▸ **WORK TO BE COMPLETED**: From the first line to the last, retype the records exactly without their images.
··· AVAILABLE DATA ···
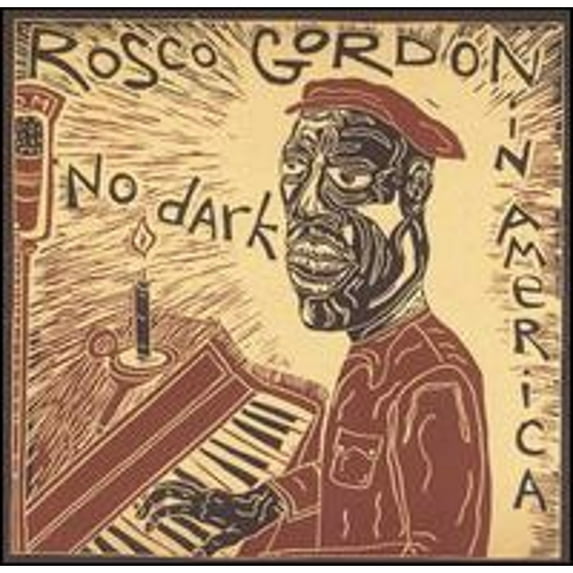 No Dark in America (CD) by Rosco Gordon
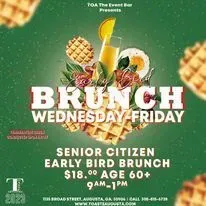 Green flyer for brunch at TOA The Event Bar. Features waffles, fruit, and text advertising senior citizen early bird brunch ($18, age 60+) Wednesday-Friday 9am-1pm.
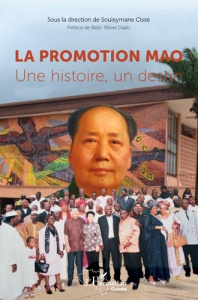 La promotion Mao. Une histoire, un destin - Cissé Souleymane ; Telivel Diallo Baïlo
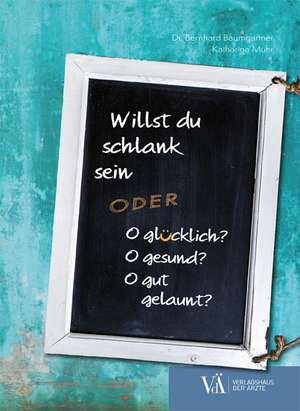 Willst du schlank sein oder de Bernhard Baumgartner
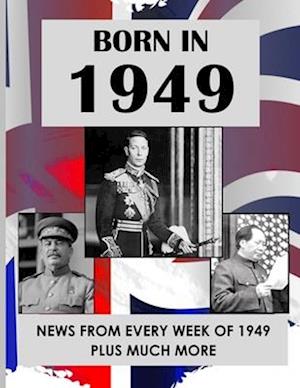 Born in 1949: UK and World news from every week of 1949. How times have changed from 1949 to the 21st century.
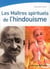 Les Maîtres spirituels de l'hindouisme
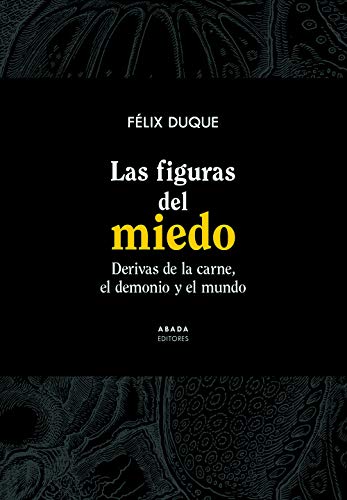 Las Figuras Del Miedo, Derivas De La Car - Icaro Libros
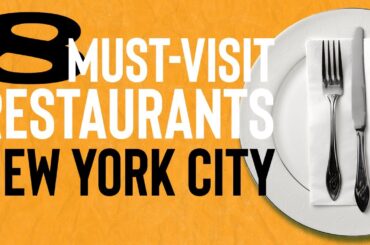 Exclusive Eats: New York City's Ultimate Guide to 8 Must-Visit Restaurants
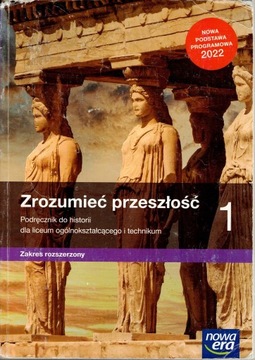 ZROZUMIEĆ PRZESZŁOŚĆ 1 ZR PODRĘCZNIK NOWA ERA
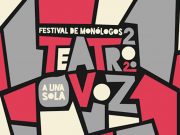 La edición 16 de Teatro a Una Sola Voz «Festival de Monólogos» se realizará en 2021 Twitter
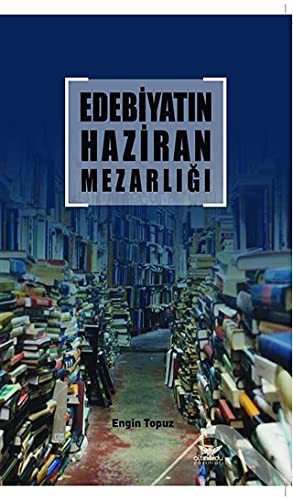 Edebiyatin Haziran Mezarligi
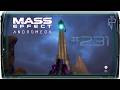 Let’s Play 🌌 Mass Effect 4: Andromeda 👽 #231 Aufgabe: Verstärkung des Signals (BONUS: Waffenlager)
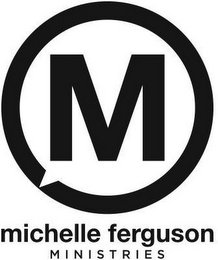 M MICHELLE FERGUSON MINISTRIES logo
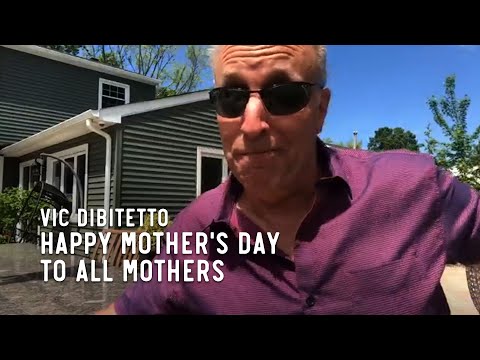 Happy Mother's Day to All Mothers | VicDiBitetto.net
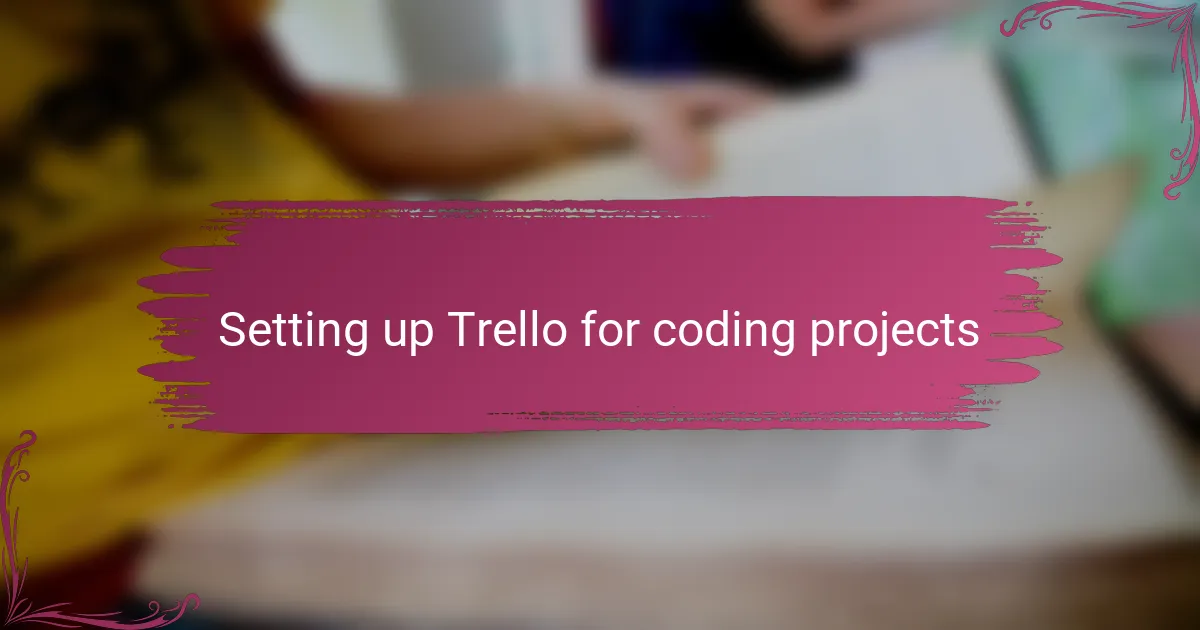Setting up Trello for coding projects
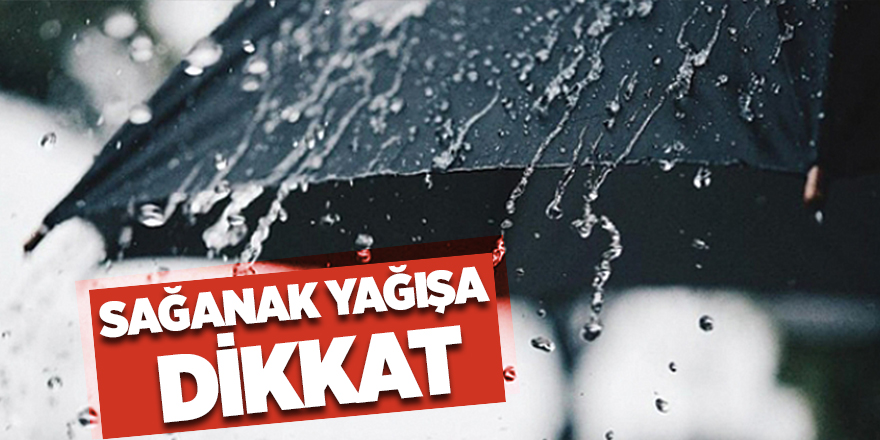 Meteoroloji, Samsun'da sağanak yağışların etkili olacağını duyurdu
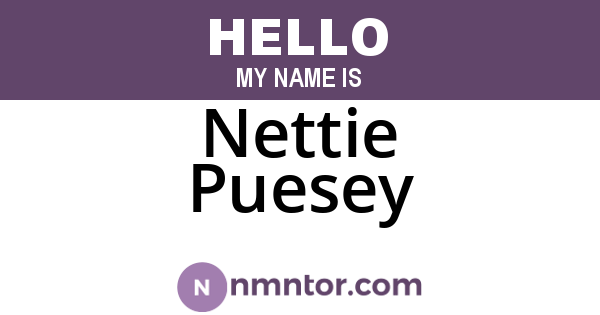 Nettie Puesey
···
▸ **SOLUTION FOR THIS TASK**:
 No Dark in America (CD) by Rosco Gordon
 Green flyer for brunch at TOA The Event Bar. Features waffles, fruit, and text advertising senior citizen early bird brunch ($18, age 60+) Wednesday-Friday 9am-1pm.
 La promotion Mao. Une histoire, un destin - Cissé Souleymane ; Telivel Diallo Baïlo
 Willst du schlank sein oder de Bernhard Baumgartner
 Born in 1949: UK and World news from every week of 1949. How times have changed from 1949 to the 21st century.
 Les Maîtres spirituels de l'hindouisme
 Las Figuras Del Miedo, Derivas De La Car - Icaro Libros
 Exclusive Eats: New York City's Ultimate Guide to 8 Must-Visit Restaurants
 ZROZUMIEĆ PRZESZŁOŚĆ 1 ZR PODRĘCZNIK NOWA ERA
 La edición 16 de Teatro a Una Sola Voz «Festival de Monólogos» se realizará en 2021 Twitter
 Edebiyatin Haziran Mezarligi
 Let’s Play 🌌 Mass Effect 4: Andromeda 👽 #231 Aufgabe: Verstärkung des Signals (BONUS: Waffenlager)
 M MICHELLE FERGUSON MINISTRIES logo
 Happy Mother's Day to All Mothers | VicDiBitetto.net
Setting up Trello for coding projects
 Meteoroloji, Samsun'da sağanak yağışların etkili olacağını duyurdu
 Nettie Puesey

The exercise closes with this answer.